50. Haemoptysis Flashcards
Haemoptysis.
a) Define
b) Should be distinguished from what 2 things?
a) Coughing up of blood originating from the respiratory tract
b) - Haematemesis (darker, mixed with food, concurrent GI disease/symptoms, N+V, more acidic)
- Pseudohaemoptysis: blood originating from outside the respiratory tract that stimulates a cough reflex when aspirated (eg. secondary to aspirated blood from epistaxis, oropharyngeal bleeding or haematemesis)
Differentials.
a) Respiratory
b) Vascular
c) Other
a) - Malignancy: bronchogenic, lung metastates, Kaposi’s sarcoma, carcinoid tumour
- Infective: bronchitis, pneumonia, TB, lung abscess
- Inflammatory: bronchiectasis
- Other: airway trauma, foreign body, lung contusion, crack lung
b) - PE
- Pulmonary venous HTN
- Vasculitis: GPA, Churg-Strauss
- Goodpasture’s syndrome
- AV malformation
c) - Idiopathic (10%)
- Iatrogenic (eg, chest drain malposition, secondary to pulmonary artery catheter manipulation).
- Pulmonary endometriosis.
- Coagulopathy - eg, leukaemia, anticoagulant or thrombolytic agents.
- Factitious haemoptysis
Haemoptysis: history.
a) HPC
b) Ass Sx
c) PMHx
a) - Site: distinguish haemoptysis from haematemesis or pseudohaemoptysis
- Onset: sudden or gradual
- Character - volume, consistency, pink + frothy (?CCF)
- Timing - duration, frequency, progressive (?malignancy)
-
b) - Fever, SOB - ?pneumonia, bronchitis
- Weight loss, anorexia, night sweats fatigue, SOB - ?malignancy, ?TB
- Cough - very productive? (?bronchiectasis)
- Fevers, night sweats and weight loss - consider TB and other infections or malignancy.
- Orthopnoea, paroxysmal nocturnal dyspnoea, leg swelling - ?CCF
- Acute SOB, pleuritic chest pain - ?PE
- Haematuria - ?vasculitis, Goodpasture’s
- Bleeding elsewhere - ?coagulopathy, vasculitis
c)
Haemoptysis: examination
a) Initial assessment
b) Signs of malignancy
c) Possible peripheral signs o/e
d) Resp exam
a) A-E:
- ?Severe blood loss - vital signs - do they need blood/ fluids?
────────────────
§ **PROBLEMS TO SOLVE**
a: Which two vasculitides do the haemoptysis flashcards list among the vascular differentials?
b: Reproduce word for word the part of the haemoptysis flashcards that opens with the words containing "- Pseudohaemoptysis: blood" and closes with "Differentials.".
c: Do these statements agree with the haemoptysis flashcards? (i) Pink, frothy blood raises the question of CCF. (ii) Haematemesis is described as lighter in color and less acidic than haemoptysis. (iii) Haematuria points toward PE. Answer yes or no for each and quote the deciding words.
The items that follow are separate material, unrelated to the haemoptysis flashcards.

§ **STORED DATA**
────────────────
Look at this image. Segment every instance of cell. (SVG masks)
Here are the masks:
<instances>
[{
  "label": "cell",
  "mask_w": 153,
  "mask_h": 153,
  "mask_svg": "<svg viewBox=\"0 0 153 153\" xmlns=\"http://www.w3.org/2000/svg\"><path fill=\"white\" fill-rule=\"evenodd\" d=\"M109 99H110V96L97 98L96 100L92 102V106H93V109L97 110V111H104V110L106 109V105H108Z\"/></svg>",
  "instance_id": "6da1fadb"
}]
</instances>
────────────────
§ **RESULTS BY TASK**
a: GPA and Churg-Strauss.

b:
- Pseudohaemoptysis: blood originating from outside the respiratory tract that stimulates a cough reflex when aspirated (eg. secondary to aspirated blood from epistaxis, oropharyngeal bleeding or haematemesis)
Differentials.

c:
(i) Yes: "pink + frothy (?CCF)"
(ii) No: "darker, mixed with food, concurrent GI disease/symptoms, N+V, more acidic"
(iii) No: "Haematuria - ?vasculitis, Goodpasture’s"